> **TEXTE FOURNI**
---*---
Or puisque nous habitons
nous-mêmes, Nous, Québécois, un
Continent anglo-saxon, pour qui
au surplus un petit coin de
territoire français sur « ses »
plates-bandes (et dont je vous
croyais l’ami et l’indéfectible
allié) apparaît comme une injure
à l'intelligence, voire un
outrage à la dignité humaine
(j’exagère à peine), eh bien je
vous informe, monsieur le
Président – si tant est que ma
modeste personne puisse en juger
avec correction en vertu de son
entendement et de ses
compétences –, que nous n’avons
certainement nul intérêt
désormais, à la lumière de notre
vie collective francienne des
Amériques, à entretenir ou à
perpétuer des rapports
privilégiés avec une France en
processus accéléré, convaincu
(et enthousiaste !)
d’auto-défrancisation de son
être. Car à la fin, tant qu'à
s'inféoder à
l'anglo-américanisation sans
appel et sans limites, aussi
bien s'adresser, n’est-ce pas,
directement à Méphistophélès
plutôt qu'à ses chambellans.
Fussent-ils tous tout feu, tout
flammes.
Le
camouflet
Ensuite et enfin, et ce sera la
ligne à la fois cardinale et
conclusive de mon propos, oindre
des honneurs « suprêmes » ce
capitaine d’industrie, et ennemi
juré de l'Indépendance du Québec
ainsi que le rappelle sans
détour M. David, et tout ami
personnel qu'il fût pour vous
par ailleurs (et dont au reste
je ne vous conteste ni le choix,
ni le droit), constitue rien
moins, M. Sarkozy, qu'un
extraordinaire affront à la
nation québécoise tout entière.
Ce geste, Monsieur le Président
de la République, porte un nom :
écart diplomatique d’une
impressionnante magnitude. Or
bien que nous soyons ici, en
pays de Gilles Vigneault,
affublés d’un chef d’État pour
qui tout
recul national représente un
gain par définition, et
vis-à-vis duquel par conséquent
vous ne prêtez le flanc à aucune
gronderie ou réprobation, icelle
fût-elle voilée, bien au
contraire (la présence de M.
---*---
> **DONNÉES FOURNIES**
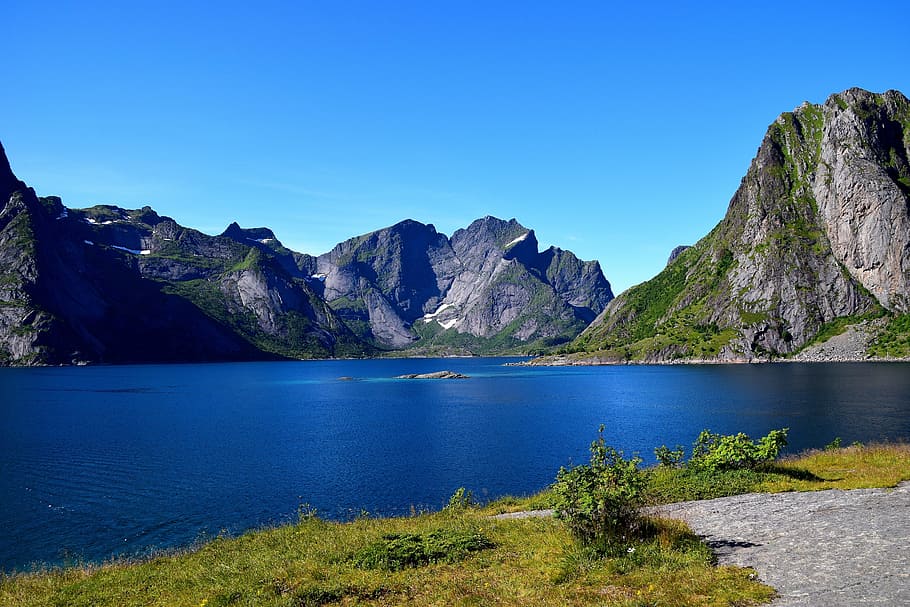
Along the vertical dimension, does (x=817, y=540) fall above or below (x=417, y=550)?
above

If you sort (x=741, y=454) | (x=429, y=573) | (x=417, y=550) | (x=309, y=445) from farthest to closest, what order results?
(x=309, y=445), (x=741, y=454), (x=417, y=550), (x=429, y=573)

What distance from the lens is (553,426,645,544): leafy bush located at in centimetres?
1931

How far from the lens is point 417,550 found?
20609 millimetres

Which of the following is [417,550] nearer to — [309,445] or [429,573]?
[429,573]

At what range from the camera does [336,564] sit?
20453 mm

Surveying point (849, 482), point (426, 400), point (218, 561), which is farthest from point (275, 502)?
point (426, 400)

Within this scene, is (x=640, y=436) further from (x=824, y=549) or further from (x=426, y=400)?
(x=426, y=400)

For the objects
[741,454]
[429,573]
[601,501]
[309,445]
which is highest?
[601,501]

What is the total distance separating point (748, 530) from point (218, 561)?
20.7 m

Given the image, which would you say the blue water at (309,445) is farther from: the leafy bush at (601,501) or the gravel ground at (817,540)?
the leafy bush at (601,501)

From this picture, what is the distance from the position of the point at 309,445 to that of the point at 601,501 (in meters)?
67.9

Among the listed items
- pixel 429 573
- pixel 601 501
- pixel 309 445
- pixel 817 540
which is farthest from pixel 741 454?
pixel 309 445

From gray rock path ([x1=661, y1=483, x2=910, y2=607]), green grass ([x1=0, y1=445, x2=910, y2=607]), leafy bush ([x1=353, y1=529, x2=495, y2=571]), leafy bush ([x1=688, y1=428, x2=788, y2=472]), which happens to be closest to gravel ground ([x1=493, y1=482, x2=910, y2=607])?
gray rock path ([x1=661, y1=483, x2=910, y2=607])

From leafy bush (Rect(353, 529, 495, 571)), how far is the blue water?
24610 mm
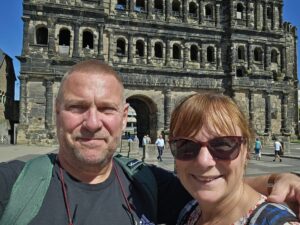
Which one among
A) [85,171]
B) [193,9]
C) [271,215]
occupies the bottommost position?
[271,215]

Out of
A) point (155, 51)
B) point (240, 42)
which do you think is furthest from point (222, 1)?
point (155, 51)

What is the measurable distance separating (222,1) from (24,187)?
32.4m

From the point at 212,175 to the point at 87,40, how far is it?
1075 inches

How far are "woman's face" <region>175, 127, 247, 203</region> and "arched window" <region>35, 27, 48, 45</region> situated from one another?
88.2 feet

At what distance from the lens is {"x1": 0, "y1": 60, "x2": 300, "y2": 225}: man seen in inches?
79.8

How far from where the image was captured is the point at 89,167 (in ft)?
7.14

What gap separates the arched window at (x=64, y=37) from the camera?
87.2 ft

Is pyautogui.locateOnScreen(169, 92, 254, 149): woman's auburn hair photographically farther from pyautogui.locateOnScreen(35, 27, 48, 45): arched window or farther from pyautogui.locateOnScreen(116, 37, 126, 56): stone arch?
pyautogui.locateOnScreen(116, 37, 126, 56): stone arch

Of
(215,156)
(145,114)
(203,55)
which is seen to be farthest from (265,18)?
(215,156)

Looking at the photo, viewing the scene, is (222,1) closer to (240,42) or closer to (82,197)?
(240,42)

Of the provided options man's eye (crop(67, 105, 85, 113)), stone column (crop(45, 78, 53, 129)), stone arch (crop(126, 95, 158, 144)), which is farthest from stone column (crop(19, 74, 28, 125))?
man's eye (crop(67, 105, 85, 113))

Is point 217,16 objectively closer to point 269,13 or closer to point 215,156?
point 269,13

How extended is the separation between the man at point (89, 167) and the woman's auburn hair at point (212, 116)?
45cm

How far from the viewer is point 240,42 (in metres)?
30.9
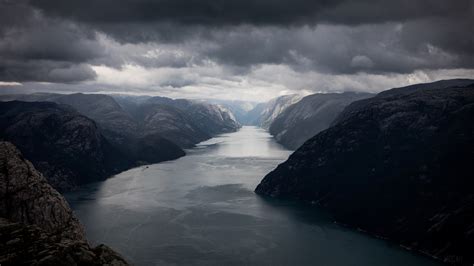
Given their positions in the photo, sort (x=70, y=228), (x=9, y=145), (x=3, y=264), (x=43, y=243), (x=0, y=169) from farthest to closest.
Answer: (x=9, y=145) < (x=0, y=169) < (x=70, y=228) < (x=43, y=243) < (x=3, y=264)

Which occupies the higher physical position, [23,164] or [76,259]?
[23,164]

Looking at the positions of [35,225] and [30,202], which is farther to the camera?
[30,202]

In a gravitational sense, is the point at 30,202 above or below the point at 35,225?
above

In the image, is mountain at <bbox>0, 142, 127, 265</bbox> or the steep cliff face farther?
the steep cliff face

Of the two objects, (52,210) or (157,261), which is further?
(157,261)

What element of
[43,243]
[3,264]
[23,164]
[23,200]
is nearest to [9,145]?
[23,164]

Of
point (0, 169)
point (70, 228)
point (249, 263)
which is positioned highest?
point (0, 169)

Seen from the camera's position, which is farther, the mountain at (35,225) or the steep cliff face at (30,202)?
the steep cliff face at (30,202)

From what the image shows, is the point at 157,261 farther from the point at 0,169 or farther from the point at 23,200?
the point at 0,169
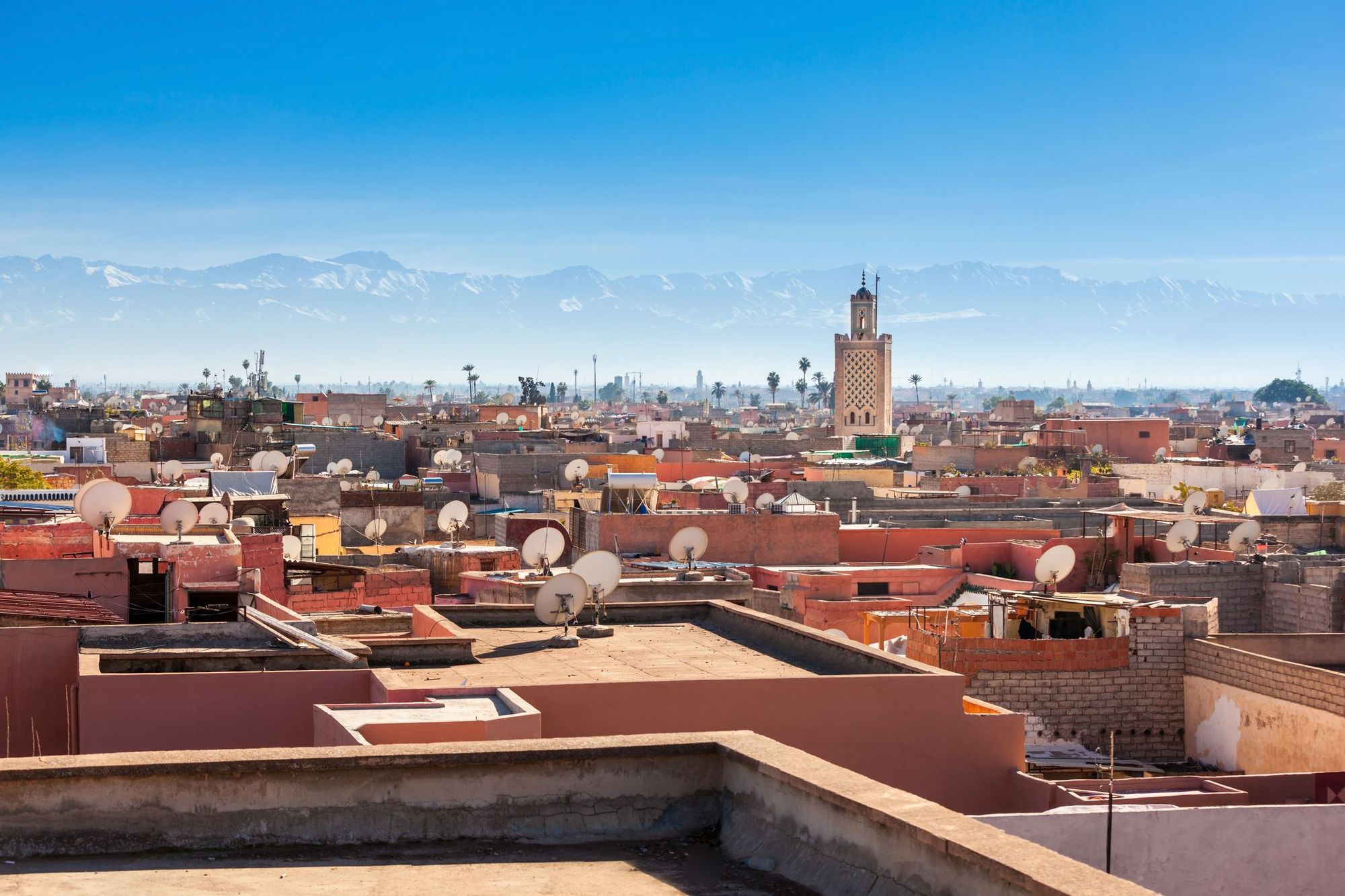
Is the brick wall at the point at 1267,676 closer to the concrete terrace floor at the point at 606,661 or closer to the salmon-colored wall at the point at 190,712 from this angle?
the concrete terrace floor at the point at 606,661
---*---
> **EXERCICE PROPOSÉ 1**
Recopiez fidèlement le passage du texte fourni allant de « d’auto-défrancisation de son » jusqu'à « qu'à ses chambellans. ».
> **EXERCICE PROPOSÉ 2**
Reproduisez, s'il vous plaît, le passage des données fournies allant de la ligne qui contient « Which occupies the » jusqu'à la fin des données, en substituant « hill » à « mountain » sans rien modifier d'autre. Ne donnez que ce passage, sans les images.

> **RÉPONSE ATTENDUE 1**
d’auto-défrancisation de son
être. Car à la fin, tant qu'à
s'inféoder à
l'anglo-américanisation sans
appel et sans limites, aussi
bien s'adresser, n’est-ce pas,
directement à Méphistophélès
plutôt qu'à ses chambellans.

> **RÉPONSE ATTENDUE 2**
Which occupies the higher physical position, [23,164] or [76,259]?
[23,164]

Looking at the positions of [35,225] and [30,202], which is farther to the camera?
[30,202]

In a gravitational sense, is the point at 30,202 above or below the point at 35,225?
above

In the image, is hill at <bbox>0, 142, 127, 265</bbox> or the steep cliff face farther?
the steep cliff face

Of the two objects, (52,210) or (157,261), which is further?
(157,261)

What element of
[43,243]
[3,264]
[23,164]
[23,200]
is nearest to [9,145]?
[23,164]

Of
point (0, 169)
point (70, 228)
point (249, 263)
which is positioned highest?
point (0, 169)

Seen from the camera's position, which is farther, the hill at (35,225) or the steep cliff face at (30,202)?
the steep cliff face at (30,202)

From what the image shows, is the point at 157,261 farther from the point at 0,169 or farther from the point at 23,200?
the point at 0,169
Is the brick wall at the point at 1267,676 closer to the concrete terrace floor at the point at 606,661 or closer to the salmon-colored wall at the point at 190,712 from this angle?
the concrete terrace floor at the point at 606,661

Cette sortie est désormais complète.